I tried the three cases (0:,0:), (:,:), and (1:,1:), and just as you said, “the assumption in the kernel is that they are default one-based arrays.” That was exactly the key.
I really appreciate your assistance.
By the way, I’m currently learning CUDA Fortran. Would you be able to recommend any learning materials — books, papers, manuals, or anything else you think is useful?
Thanks again, and I hope you have a great day!
CUDA Fortran for Scientists and Engineers is quite good.

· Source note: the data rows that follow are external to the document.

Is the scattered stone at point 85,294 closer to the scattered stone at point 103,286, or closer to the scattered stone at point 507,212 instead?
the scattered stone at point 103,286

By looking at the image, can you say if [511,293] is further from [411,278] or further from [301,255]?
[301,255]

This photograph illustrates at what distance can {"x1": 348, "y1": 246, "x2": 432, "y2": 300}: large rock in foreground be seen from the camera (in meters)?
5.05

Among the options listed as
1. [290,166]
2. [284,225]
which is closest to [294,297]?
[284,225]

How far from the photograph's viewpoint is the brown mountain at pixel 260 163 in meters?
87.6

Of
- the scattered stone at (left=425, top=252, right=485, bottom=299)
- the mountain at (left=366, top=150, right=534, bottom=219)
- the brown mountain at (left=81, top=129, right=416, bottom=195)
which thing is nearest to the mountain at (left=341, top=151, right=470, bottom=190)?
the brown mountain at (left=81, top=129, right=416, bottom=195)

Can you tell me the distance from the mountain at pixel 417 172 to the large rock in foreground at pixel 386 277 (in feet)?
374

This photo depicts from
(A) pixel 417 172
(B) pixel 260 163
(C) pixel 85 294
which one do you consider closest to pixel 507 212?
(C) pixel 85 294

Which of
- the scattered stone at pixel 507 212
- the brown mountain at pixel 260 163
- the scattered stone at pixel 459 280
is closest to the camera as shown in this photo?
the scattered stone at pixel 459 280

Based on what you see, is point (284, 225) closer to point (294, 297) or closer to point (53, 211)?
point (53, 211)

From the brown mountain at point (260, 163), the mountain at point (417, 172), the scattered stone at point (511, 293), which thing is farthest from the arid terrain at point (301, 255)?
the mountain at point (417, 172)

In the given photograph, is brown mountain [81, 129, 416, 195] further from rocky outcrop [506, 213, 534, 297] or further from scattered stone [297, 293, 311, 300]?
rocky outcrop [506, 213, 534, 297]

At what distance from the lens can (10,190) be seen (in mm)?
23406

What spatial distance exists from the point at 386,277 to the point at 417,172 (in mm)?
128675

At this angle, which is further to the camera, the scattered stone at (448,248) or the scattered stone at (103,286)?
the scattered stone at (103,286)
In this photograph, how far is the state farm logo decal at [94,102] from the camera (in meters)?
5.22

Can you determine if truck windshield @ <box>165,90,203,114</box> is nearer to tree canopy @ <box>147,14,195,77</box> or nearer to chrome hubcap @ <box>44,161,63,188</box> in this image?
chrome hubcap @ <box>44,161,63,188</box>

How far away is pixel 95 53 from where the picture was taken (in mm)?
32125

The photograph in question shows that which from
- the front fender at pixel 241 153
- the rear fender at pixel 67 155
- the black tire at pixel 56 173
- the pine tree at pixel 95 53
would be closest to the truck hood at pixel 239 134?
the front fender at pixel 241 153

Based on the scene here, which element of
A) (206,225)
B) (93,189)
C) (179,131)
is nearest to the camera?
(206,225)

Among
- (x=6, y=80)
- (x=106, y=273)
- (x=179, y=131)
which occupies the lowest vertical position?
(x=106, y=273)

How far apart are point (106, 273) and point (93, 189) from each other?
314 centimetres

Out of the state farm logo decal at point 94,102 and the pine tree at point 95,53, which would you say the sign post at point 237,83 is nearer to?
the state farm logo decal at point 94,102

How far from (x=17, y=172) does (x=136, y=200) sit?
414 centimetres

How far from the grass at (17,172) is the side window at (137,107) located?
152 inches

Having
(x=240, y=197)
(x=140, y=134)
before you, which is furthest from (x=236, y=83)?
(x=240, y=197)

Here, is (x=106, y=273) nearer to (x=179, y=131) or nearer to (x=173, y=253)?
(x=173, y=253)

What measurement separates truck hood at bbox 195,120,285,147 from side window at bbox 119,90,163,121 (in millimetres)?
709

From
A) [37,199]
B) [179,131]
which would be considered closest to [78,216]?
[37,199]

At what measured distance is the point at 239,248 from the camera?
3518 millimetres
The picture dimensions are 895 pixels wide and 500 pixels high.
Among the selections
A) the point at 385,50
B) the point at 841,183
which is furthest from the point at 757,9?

Then we have the CUDA Fortran Programmer’s Guide, but this is more for the syntax rather than examples like the Book.
The Fortran CUDA Interface Guide is also very helpful if you’re calling CUDA Libraries.
There is a new edition of the CUDA Fortran for Scientists and Engineer book:
got it!
thanks mat, you are my hero!
have a nice day~
thank you my friend! it is really helpful!